At the center of the struggle is Sabrina LaMar, the legislature’s president and current ringmaster of an ideologically fluctuating Rochester political faction. LaMar, a Democrat who elbowed her way into the president’s seat by forging an agreement with Republicans, has owned the appointment process. She created the committee tasked with whittling down the candidate pool and chose most of its members. She has portrayed the final hiring decision as hers to make unilaterally, even though it requires a majority vote in the legislature. She has misconstrued complaints against public defenders to boost her preferred nominee.

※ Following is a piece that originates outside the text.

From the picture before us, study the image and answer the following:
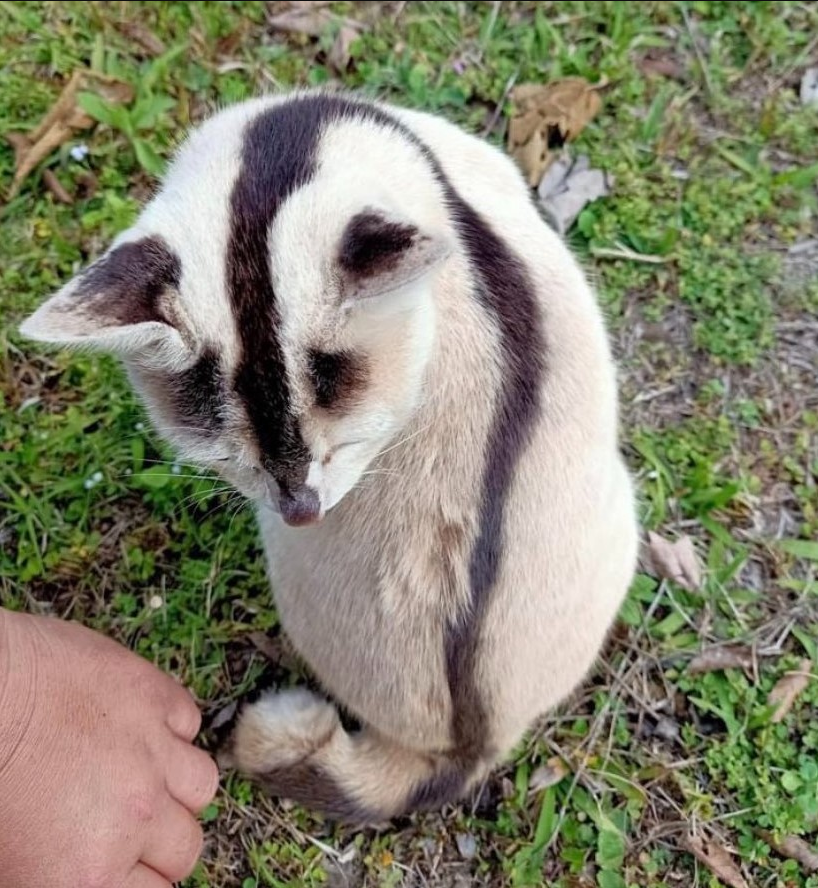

And she has delayed putting her nominee up for a vote — the two finalist candidates were announced four months ago — as he likely doesn’t have enough support among her colleagues in the legislature.
The nominee, Buffalo-based attorney Robert Fogg, also lacks support from rank and file public defenders — in considerable part because he is LaMar’s pick, which strips him of the benefit of the doubt and raises fears that he will disrupt the fine-tuned operations of their widely respected office, or even compromise its independence. LaMar and her selection committee have done little to allay public defenders’ worries: They’ve largely shut them out of deliberations and offered little insight into Fogg’s ideas about public defense and plans for the job.
Eight current and recently former public defenders who spoke to New York Focus explained how the politically charged appointment process has fostered widespread mistrust of Fogg and bred an atmosphere of cynicism and resentment within their office. It especially didn’t help when, at a press conference announcing Fogg’s nomination, LaMar unequivocally bashed the public defenders, accusing them of a “lack of compassion, empathy, and understanding.”
Many of the public defenders expressed concern about the ongoing turmoil’s effects on their office’s ability to retain staff and hire for its more than 20 open attorney positions. Attracting talent to western New York is already difficult, they said, and uncertainty over the next head of the chronically underfunded 170-person office — which represents more than 15,000 people a year — is making it an even taller task. Across the country, unsustainably high caseloads and overwork are leading public defenders to burn out and quit.
“People research the office before applying, and they’re like, ‘What’s going on with the public defender position — all this controversy?’” said Gabriela Wolfe, who worked at the public defender’s office and was on its hiring committee until last month. “In order to be as competitive as possible, we need to have our house in order.”
The situation has exacerbated years-old tensions simmering in Rochester and Monroe County, and reveals the extent to which the local politics are hung up on deep distrust and sectional power wrangling — even when it comes to what is in many other municipalities a routine, uncontentious appointment. Fogg is caught in the middle of these tensions, which have already eaten up about a third of the next public defender’s first two-year term.
Further complicating the appointment battle is LaMar’s assertion that Monroe County needs a Black top public defender. (Fogg is Black. The other finalist for the position, who has worked in the office for 28 years and is serving as an interim manager, is white.) While most of her opponents agree that there is a need for more public defender diversity, they question how LaMar — who has falsely asserted that Fogg would be the county’s first person of color in the top public defender job — is going about providing it.
“I’m a Black woman attorney. I’ve had to deal with people thinking I’m the diversity hire, or I’m the diversity scholarship,” said Natalie Ann Knott, who worked in the public defender’s office from 2017 to December 2021. “To see Black political leadership making that nightmare a kind of reality — what kind of employment standards is the county being held to?”
Public defenders said they have called, emailed, and sent letters expressing their concerns to LaMar’s office and to the selection committee she assembled, to no response. They’ve become so perturbed by the appointment process that, this week, they announced their intention to form a union, organizing “to prevent their office from being used as a political pawn in local political conflicts.”
After requesting an interview with LaMar, New York Focus received a call from her special assistant, Vincent Felder, who rebuffed criticisms. “The fact is, we got the best candidate possible for the job, and all these other things are being brought in to obscure that,” he said. Felder asserted that politicization and an insular public defender’s office are what have tarnished the appointment process.
“We’re caught in the middle of some kind of political gunfire here with Sabrina LaMar,” said one veteran public defender, who asked to remain anonymous because staff aren’t permitted to speak to the press. “She’s making our lives a living hell.”